Konuşmanın faydaları

Haberin Devamı

İçişleri Bakanı Atalay “demokratik açılım” ya da “Kürt açılımı” konusunda görüş almaya devam ediyor. CHP ile MHP’nin görüşlerini henüz alamadı, ama DSP’ninkini aldı. DSP diğer muhalefet partilerinden çok da kopmak istemiyor, ama konuşarak önemli bir eşiğin daha aşılmasını sağladı.

DSP Genel Başkanı Masum Türker’in, Atalay ile görüşmesinde meşhur “kırmızı çizgiler”den resmen söz edilmesi yerinde olmuştur. Adına “kırmızı çizgi” denilerek önemi vurgulanan iki unsur var ve her ikisinin de kamuoyunca paylaşıldığı biliniyor. Biri, “üniter devlet” diğeri de “tek resmi dil Türkçedir” meselesi. Her iki konuda da kimileri farklı görüşleri savunabilir, onlara başka türlüsünün neden düşünülmeyeceğini anlatmak durumunda olan da yine siyasettir.

***


DSP Genel Başkanı Türker’in, İçişleri Bakanı’na da söylediği önemli bir öneri bulunuyor: Seçim barajının sıfıra inmesi ve bütün partilerin demokratik yarışıyla gerçekleşecek bir seçime gidilmesi. Önerilen, “demokratik açılım” kavramı içinde yer alması gereken bir unsurdur ve sadece Kürt vatandaşların değil, bütün vatandaşların Meclis’te tam temsilini sağlayacaktır.

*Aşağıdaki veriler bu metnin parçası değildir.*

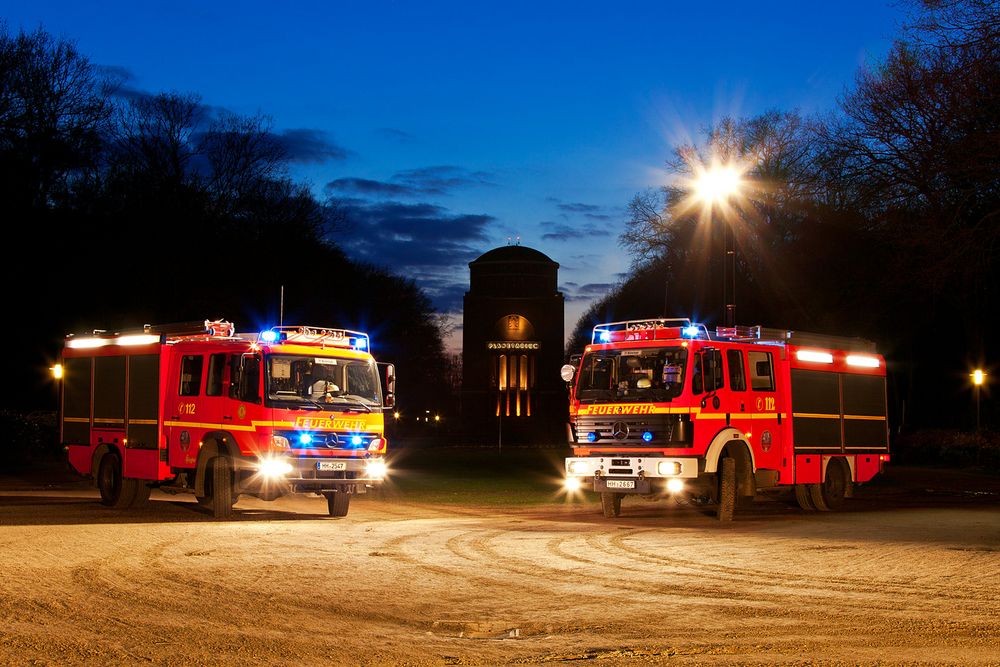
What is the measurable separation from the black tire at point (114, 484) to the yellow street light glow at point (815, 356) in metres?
11.8

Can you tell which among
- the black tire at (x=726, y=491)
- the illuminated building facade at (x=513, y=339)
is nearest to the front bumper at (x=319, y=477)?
the black tire at (x=726, y=491)

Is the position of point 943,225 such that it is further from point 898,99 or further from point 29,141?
point 29,141

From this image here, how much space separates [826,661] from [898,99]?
26.4m

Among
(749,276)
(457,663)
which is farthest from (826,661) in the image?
(749,276)

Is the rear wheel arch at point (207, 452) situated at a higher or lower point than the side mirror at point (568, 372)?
lower

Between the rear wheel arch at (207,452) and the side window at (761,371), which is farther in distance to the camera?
the side window at (761,371)

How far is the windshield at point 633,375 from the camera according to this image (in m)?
19.0

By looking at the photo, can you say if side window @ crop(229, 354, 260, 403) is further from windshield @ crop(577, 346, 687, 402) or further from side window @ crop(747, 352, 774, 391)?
side window @ crop(747, 352, 774, 391)

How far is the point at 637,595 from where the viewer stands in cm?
1138

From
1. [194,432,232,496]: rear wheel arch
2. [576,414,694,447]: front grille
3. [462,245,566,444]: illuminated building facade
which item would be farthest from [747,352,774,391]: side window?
[462,245,566,444]: illuminated building facade

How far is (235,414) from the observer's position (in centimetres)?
1908

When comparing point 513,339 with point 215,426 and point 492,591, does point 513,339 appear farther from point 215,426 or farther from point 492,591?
point 492,591

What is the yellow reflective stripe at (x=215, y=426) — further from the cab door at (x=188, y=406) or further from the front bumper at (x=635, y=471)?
the front bumper at (x=635, y=471)

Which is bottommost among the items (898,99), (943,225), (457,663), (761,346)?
(457,663)
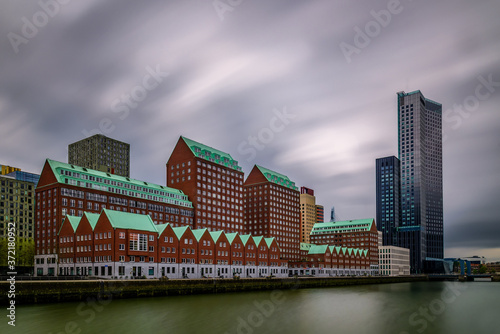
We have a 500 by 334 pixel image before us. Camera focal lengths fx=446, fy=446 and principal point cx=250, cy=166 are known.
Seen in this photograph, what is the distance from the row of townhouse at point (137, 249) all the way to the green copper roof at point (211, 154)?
132 feet

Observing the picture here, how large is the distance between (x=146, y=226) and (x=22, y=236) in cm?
8678

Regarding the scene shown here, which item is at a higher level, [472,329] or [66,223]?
[66,223]

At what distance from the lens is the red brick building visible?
379 ft

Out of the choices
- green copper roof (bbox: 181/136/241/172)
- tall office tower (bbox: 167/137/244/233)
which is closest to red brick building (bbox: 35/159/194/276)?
tall office tower (bbox: 167/137/244/233)

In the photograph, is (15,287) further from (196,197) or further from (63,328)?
(196,197)

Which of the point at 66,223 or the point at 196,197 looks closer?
the point at 66,223

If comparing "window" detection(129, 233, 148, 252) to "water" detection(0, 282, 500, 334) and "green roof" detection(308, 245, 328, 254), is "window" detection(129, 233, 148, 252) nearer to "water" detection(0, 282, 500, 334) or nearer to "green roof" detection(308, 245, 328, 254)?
"water" detection(0, 282, 500, 334)

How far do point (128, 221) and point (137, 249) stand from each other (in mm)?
6619

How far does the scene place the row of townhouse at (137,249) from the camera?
3760 inches

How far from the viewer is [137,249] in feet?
322

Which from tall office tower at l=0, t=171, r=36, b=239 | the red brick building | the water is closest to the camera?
the water

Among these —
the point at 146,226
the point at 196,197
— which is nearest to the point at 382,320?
the point at 146,226

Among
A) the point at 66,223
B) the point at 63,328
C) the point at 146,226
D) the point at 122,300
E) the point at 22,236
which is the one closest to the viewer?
the point at 63,328

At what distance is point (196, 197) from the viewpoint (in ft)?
507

Türker’in üzerinde durduğu bir önemli unsur da Başbakan’ın bizzat direksiyon başına geçmesidir.

Başbakan’ın DTP Genel Başkanı Türk’ü “AKP Genel Başkanı” sıfatıyla kabul etmesi, koordinasyonun görevi çok farklı bir alanda olan bir bakanlıkça, İçişleri Bakanlığı eliyle yürütülmesi gibi “oyunlara” hızla son verilmeli ve bütün çalışmalar Başbakan tarafından yürütülmelidir.

***


Türker’in Atalay ile görüşerek bazı konulara dikkat çekmesinin kuşkusuz bu sürece önemli faydaları olacaktır. Başbakan’ın “işin başına geçmesi” önemlidir.

Ayrıca, konu “demokratik açılım” olarak niteleniyorsa açılımın toplumsal hayatın başka alanlarına da yayılması ve seçim barajının sıfırlanması gibi meselelerin de bu çerçevede ele alınması gerekiyor.

AKP hükümeti, Başbakan’ın önceki gün Meclis’te yaptığı konuşmayla “siyasi irade”sini hem siyasi bir çerçevede hem de insani boyutlarıyla en güçlü şekilde ortaya koydu.

Bu iradenin içinin “doldurulması”, içeriğinin oluşması da hâlâ toplumun en geniş katılımının sağlanmasına bağlıdır.

DSP görevini yaptı, sivil toplum örgütleri de yapıyor.

CHP ile MHP de bu sürece korkuyla değil güvenle bakmayı başarırlarsa kazanan, Türkiye olacaktır.